Riding is Life


Mäder and Sheffield crash out of Suisse

World Champion Remco Evenepoel criticized what he called a "dangerous descent" to the finish on stage 5.

Swiss rider Gino Mäder lost consciousness in a hard crash on the final descent. Photo © Cor Vos

Updated with Ineos’ statement on Sheffield.

In one moment, Gino Mäder and Magnus Sheffield were racing toward the finish of stage 5 of the Tour de Suisse in La Punt. The next, both were headed to the hospital as a result of serious crashes.

Both crashed on the final descent off the Albulapass, in separate incidents. According to his Bahrain-Victorious team, Mäder “went off the road and fell into a ravine.” Although race personnel were quick to respond, Mäder “was found unresponsive, resuscitated at the scene and then transported by helicopter to Chur Hospital.” The short statement included no further information and his condition at this point is unknown.

Magnus Sheffield (pictured here at Tirreno-Adriatico) reportedly suffered a concussion, among other injuries. Photo © Cor Vos

Sheffield also crashed and, according to details from the race organization, “was responsive. He was transported to Samedan hospital with bruises and a concussion.” Late Thursday evening, Ineos released a statement on Twitter that confirmed Sheffield’s injuries as a concussion and “soft tissue damage” and said he would remain in the hospital overnight, and extended the team’s thoughts toward Mäder.

[Scene geometry reasoning data]
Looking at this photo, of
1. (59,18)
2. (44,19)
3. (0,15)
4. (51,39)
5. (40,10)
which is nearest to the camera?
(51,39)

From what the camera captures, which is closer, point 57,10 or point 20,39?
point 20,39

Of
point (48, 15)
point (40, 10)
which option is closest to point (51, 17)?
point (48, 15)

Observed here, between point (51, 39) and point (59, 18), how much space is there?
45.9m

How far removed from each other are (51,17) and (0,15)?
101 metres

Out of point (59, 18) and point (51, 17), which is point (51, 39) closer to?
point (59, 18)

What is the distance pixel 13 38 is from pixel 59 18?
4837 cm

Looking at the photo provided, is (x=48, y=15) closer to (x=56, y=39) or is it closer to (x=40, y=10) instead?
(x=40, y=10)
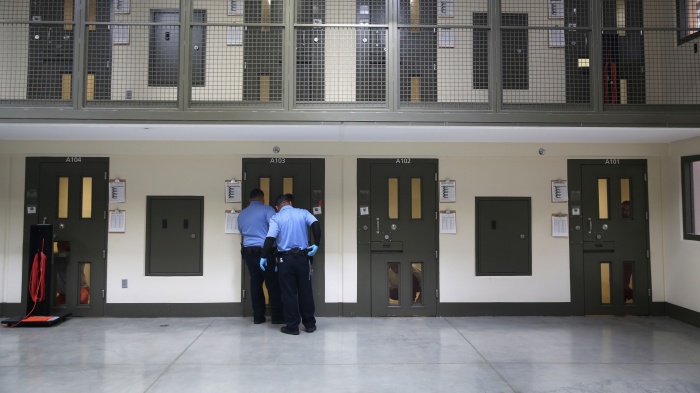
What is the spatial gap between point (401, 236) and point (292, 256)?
67.7 inches

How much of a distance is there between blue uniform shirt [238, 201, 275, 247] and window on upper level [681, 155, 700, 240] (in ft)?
18.1

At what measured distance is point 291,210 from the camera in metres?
5.99

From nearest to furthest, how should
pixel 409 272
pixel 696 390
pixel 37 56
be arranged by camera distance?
pixel 696 390
pixel 37 56
pixel 409 272

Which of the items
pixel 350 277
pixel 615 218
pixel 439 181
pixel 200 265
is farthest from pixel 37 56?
pixel 615 218

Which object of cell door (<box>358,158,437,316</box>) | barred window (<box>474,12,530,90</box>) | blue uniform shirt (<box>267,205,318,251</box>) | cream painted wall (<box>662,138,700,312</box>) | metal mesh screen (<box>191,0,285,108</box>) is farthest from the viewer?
cell door (<box>358,158,437,316</box>)

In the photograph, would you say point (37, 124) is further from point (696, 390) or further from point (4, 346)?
point (696, 390)

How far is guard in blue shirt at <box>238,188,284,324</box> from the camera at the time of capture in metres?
6.30

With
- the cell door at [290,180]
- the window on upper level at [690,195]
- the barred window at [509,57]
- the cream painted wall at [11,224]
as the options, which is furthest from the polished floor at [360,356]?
the barred window at [509,57]

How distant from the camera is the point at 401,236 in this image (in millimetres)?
6883

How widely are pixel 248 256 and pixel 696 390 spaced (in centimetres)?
484

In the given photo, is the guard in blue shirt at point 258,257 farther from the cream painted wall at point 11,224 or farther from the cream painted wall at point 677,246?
the cream painted wall at point 677,246

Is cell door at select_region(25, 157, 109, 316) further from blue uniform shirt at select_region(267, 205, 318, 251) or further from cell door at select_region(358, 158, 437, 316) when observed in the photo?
cell door at select_region(358, 158, 437, 316)

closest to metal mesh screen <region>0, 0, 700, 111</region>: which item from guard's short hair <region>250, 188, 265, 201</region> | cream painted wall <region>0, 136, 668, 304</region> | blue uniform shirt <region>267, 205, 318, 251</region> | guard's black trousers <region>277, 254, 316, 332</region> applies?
cream painted wall <region>0, 136, 668, 304</region>

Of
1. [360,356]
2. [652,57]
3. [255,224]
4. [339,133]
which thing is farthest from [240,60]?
[652,57]
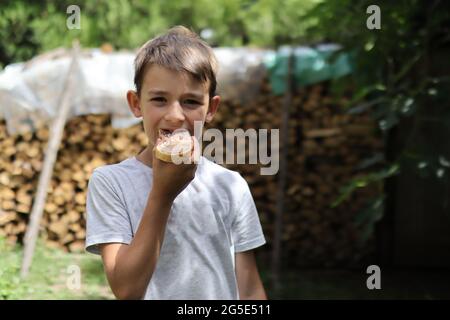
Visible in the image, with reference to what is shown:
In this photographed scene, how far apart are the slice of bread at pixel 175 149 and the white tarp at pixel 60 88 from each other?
3963mm

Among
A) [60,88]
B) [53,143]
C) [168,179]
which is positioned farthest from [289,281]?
[168,179]

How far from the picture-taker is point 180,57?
53.7 inches

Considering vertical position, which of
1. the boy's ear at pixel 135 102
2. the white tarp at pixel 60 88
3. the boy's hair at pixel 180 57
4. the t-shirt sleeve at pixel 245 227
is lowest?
the t-shirt sleeve at pixel 245 227

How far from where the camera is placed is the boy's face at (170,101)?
1.31m

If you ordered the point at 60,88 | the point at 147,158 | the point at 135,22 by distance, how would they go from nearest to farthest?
1. the point at 147,158
2. the point at 60,88
3. the point at 135,22

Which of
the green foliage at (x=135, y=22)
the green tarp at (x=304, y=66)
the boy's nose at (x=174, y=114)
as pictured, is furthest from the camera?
the green foliage at (x=135, y=22)

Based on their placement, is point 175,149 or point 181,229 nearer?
point 175,149

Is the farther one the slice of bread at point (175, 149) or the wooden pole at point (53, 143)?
the wooden pole at point (53, 143)

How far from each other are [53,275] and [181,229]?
11.5ft

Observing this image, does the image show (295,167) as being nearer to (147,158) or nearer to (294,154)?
Result: (294,154)

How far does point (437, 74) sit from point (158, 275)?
4.41m

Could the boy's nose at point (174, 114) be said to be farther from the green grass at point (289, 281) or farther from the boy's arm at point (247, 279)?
the green grass at point (289, 281)

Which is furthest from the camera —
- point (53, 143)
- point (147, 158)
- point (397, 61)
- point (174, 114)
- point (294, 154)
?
point (294, 154)

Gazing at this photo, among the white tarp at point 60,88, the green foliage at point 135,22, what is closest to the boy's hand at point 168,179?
the white tarp at point 60,88
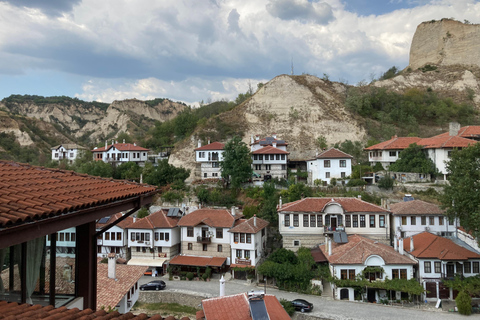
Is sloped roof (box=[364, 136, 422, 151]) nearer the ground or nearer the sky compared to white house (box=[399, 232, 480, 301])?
nearer the sky

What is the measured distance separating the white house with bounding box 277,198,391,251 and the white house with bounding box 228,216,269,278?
2.34 m

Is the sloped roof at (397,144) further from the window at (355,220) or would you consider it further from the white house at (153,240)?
the white house at (153,240)

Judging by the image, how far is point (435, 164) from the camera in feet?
122

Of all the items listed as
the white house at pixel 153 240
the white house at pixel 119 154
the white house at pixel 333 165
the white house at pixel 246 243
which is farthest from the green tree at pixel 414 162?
the white house at pixel 119 154

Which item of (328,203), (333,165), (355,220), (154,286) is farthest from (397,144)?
(154,286)

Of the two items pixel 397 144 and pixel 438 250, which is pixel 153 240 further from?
pixel 397 144

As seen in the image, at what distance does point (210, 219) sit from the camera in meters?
30.9

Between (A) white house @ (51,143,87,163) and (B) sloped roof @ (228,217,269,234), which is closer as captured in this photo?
(B) sloped roof @ (228,217,269,234)

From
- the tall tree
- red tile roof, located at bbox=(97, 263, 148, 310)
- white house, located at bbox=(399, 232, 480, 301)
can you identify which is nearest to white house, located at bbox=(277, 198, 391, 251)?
white house, located at bbox=(399, 232, 480, 301)

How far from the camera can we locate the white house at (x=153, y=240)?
1229 inches

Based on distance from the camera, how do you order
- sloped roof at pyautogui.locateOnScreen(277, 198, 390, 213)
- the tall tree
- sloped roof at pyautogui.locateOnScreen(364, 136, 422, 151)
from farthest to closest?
sloped roof at pyautogui.locateOnScreen(364, 136, 422, 151) → sloped roof at pyautogui.locateOnScreen(277, 198, 390, 213) → the tall tree

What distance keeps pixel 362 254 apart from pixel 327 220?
5.15 m

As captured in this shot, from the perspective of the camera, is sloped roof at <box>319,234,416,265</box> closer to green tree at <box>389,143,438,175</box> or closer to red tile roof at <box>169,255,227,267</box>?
red tile roof at <box>169,255,227,267</box>

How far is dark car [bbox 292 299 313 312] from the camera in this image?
72.3 ft
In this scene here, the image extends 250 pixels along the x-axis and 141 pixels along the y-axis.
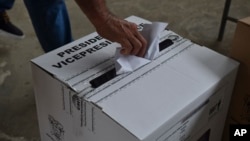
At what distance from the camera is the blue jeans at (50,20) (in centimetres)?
130

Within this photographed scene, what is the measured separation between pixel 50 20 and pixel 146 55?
0.51 m

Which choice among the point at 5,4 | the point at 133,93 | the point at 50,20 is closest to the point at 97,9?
the point at 133,93

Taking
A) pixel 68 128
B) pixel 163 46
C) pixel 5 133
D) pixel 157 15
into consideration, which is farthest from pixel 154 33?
pixel 157 15

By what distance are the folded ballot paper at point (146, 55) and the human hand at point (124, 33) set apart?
2cm

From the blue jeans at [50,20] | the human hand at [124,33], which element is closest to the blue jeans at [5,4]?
the blue jeans at [50,20]

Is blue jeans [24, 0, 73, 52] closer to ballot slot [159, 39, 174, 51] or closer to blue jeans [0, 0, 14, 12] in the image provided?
blue jeans [0, 0, 14, 12]

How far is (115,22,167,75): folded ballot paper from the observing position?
0.94 m

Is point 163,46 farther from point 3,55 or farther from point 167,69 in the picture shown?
point 3,55

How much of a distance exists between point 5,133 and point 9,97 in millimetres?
227

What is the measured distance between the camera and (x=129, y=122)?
0.79 meters

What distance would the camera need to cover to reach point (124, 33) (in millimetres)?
933

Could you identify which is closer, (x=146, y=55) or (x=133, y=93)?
(x=133, y=93)

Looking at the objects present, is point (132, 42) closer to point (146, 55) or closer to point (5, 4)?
point (146, 55)

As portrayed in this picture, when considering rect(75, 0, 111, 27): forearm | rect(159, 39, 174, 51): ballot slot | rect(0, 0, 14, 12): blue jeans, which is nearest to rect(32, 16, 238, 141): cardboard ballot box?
rect(159, 39, 174, 51): ballot slot
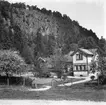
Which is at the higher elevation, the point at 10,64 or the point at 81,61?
the point at 81,61

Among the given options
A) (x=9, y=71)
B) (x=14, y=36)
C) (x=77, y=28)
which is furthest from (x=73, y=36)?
(x=9, y=71)

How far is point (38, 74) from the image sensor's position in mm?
33969

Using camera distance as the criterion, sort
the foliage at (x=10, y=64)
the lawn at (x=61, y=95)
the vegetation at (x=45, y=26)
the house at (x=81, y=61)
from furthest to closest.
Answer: the vegetation at (x=45, y=26) < the house at (x=81, y=61) < the foliage at (x=10, y=64) < the lawn at (x=61, y=95)

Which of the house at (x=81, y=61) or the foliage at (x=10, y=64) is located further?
the house at (x=81, y=61)

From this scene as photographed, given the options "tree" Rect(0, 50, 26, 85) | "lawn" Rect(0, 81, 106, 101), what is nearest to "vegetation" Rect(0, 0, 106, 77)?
"tree" Rect(0, 50, 26, 85)

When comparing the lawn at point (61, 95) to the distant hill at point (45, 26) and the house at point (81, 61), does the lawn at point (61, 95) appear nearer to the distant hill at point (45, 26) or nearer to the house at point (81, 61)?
the house at point (81, 61)

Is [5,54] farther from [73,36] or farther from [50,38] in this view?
[73,36]

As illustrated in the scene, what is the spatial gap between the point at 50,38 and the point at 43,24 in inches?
736

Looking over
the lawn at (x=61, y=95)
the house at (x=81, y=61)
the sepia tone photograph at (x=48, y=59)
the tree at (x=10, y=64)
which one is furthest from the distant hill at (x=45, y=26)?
the lawn at (x=61, y=95)

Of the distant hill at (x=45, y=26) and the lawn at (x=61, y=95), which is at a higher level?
the distant hill at (x=45, y=26)

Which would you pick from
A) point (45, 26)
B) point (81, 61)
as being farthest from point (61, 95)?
point (45, 26)

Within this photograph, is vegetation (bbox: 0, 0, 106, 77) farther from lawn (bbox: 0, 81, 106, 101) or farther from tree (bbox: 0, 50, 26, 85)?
lawn (bbox: 0, 81, 106, 101)

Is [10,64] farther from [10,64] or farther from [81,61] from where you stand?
[81,61]

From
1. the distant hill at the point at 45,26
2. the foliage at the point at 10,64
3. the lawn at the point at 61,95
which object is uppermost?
the distant hill at the point at 45,26
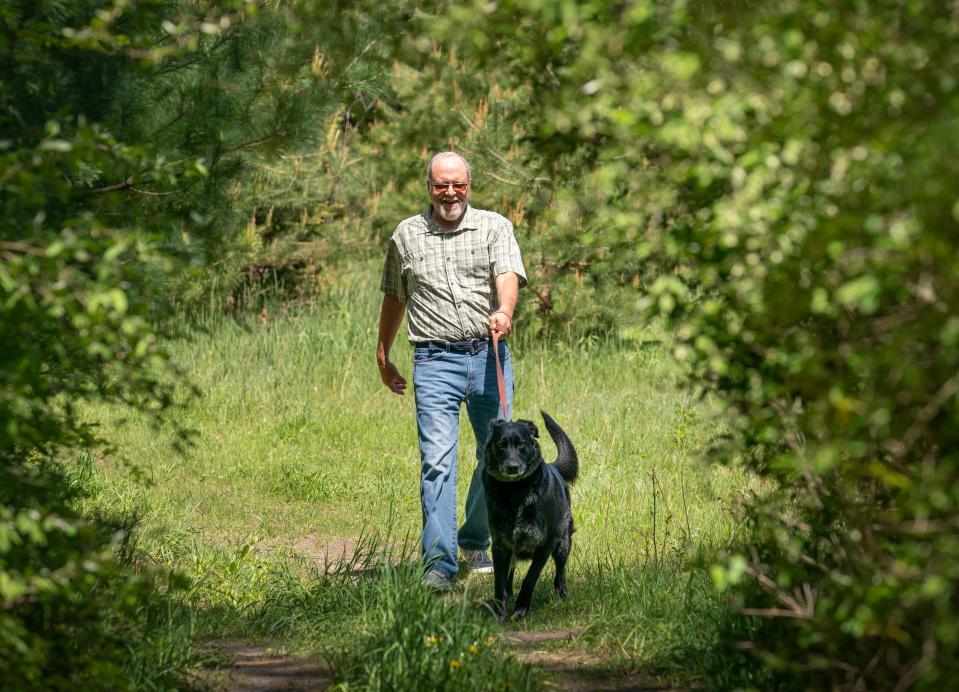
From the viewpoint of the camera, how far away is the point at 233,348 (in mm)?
11758

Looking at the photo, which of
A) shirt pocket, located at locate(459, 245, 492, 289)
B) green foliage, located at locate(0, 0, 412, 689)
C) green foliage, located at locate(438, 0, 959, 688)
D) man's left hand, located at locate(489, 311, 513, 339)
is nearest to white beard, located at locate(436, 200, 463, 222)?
shirt pocket, located at locate(459, 245, 492, 289)

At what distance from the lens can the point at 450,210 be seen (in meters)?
6.52

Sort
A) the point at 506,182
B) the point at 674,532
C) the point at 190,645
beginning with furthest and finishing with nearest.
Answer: the point at 506,182 < the point at 674,532 < the point at 190,645

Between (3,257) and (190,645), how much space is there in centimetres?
205

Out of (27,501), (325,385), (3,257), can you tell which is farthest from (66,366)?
(325,385)

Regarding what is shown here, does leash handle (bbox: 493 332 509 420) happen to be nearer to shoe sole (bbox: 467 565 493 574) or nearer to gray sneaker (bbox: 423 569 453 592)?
gray sneaker (bbox: 423 569 453 592)

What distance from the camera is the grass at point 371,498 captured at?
15.9 ft

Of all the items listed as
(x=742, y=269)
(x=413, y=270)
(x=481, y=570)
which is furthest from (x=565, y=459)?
(x=742, y=269)

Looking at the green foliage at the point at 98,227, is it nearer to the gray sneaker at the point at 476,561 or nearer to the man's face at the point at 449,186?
the man's face at the point at 449,186

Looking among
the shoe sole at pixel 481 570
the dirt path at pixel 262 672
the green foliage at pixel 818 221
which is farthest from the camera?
the shoe sole at pixel 481 570

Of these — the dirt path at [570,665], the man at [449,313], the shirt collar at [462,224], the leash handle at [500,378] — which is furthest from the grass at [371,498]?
the shirt collar at [462,224]

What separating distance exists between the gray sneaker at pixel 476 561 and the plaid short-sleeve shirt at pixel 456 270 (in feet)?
4.91

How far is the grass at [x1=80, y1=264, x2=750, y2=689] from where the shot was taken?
483cm

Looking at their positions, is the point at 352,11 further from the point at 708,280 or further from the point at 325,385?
the point at 325,385
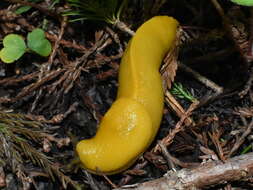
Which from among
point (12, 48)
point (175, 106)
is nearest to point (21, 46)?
point (12, 48)

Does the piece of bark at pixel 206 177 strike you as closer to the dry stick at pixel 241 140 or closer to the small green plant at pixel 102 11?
the dry stick at pixel 241 140

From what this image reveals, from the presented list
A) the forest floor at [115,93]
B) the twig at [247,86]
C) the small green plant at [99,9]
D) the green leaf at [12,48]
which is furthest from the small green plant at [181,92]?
the green leaf at [12,48]

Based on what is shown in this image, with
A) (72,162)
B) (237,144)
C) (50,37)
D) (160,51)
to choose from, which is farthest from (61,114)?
(237,144)

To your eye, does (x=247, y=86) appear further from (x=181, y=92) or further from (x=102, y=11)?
(x=102, y=11)

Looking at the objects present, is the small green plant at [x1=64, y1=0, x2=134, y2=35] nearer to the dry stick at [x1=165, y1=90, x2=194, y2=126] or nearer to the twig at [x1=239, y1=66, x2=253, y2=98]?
the dry stick at [x1=165, y1=90, x2=194, y2=126]

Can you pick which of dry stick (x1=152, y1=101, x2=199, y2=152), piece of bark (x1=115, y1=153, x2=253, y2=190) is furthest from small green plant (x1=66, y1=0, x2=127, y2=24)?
piece of bark (x1=115, y1=153, x2=253, y2=190)
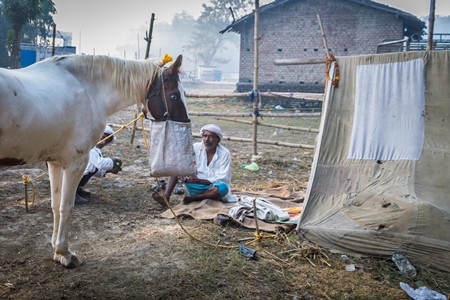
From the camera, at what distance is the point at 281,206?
4.99m

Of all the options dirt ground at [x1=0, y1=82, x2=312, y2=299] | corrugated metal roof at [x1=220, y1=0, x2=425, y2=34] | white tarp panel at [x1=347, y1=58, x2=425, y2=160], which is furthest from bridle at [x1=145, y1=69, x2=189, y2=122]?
corrugated metal roof at [x1=220, y1=0, x2=425, y2=34]

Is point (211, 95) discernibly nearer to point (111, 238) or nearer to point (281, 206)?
point (281, 206)

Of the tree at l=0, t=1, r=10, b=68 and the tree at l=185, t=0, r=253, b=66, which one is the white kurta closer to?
the tree at l=0, t=1, r=10, b=68

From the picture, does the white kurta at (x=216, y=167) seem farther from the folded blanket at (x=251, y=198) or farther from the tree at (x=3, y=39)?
the tree at (x=3, y=39)

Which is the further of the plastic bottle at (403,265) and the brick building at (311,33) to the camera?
the brick building at (311,33)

- What you will do -
a - Answer from the Tour de Suisse article:
(i) Off which pass was the final descent where both riders crashed?
(ii) To which hospital was Mäder taken, and how?
(iii) To which hospital was Sheffield transported?
b - Write out the part of the Tour de Suisse article between "Riding is Life" and "of serious crashes.", inclusive.
Rely only on the Tour de Suisse article and on nothing else.

- Completed exercise -
a -
(i) The Albulapass.
(ii) Chur Hospital, by helicopter.
(iii) Samedan hospital.

b -
Riding is Life


Mäder and Sheffield crash out of Suisse

World Champion Remco Evenepoel criticized what he called a "dangerous descent" to the finish on stage 5.

Swiss rider Gino Mäder lost consciousness in a hard crash on the final descent. Photo © Cor Vos

Updated with Ineos’ statement on Sheffield.

In one moment, Gino Mäder and Magnus Sheffield were racing toward the finish of stage 5 of the Tour de Suisse in La Punt. The next, both were headed to the hospital as a result of serious crashes.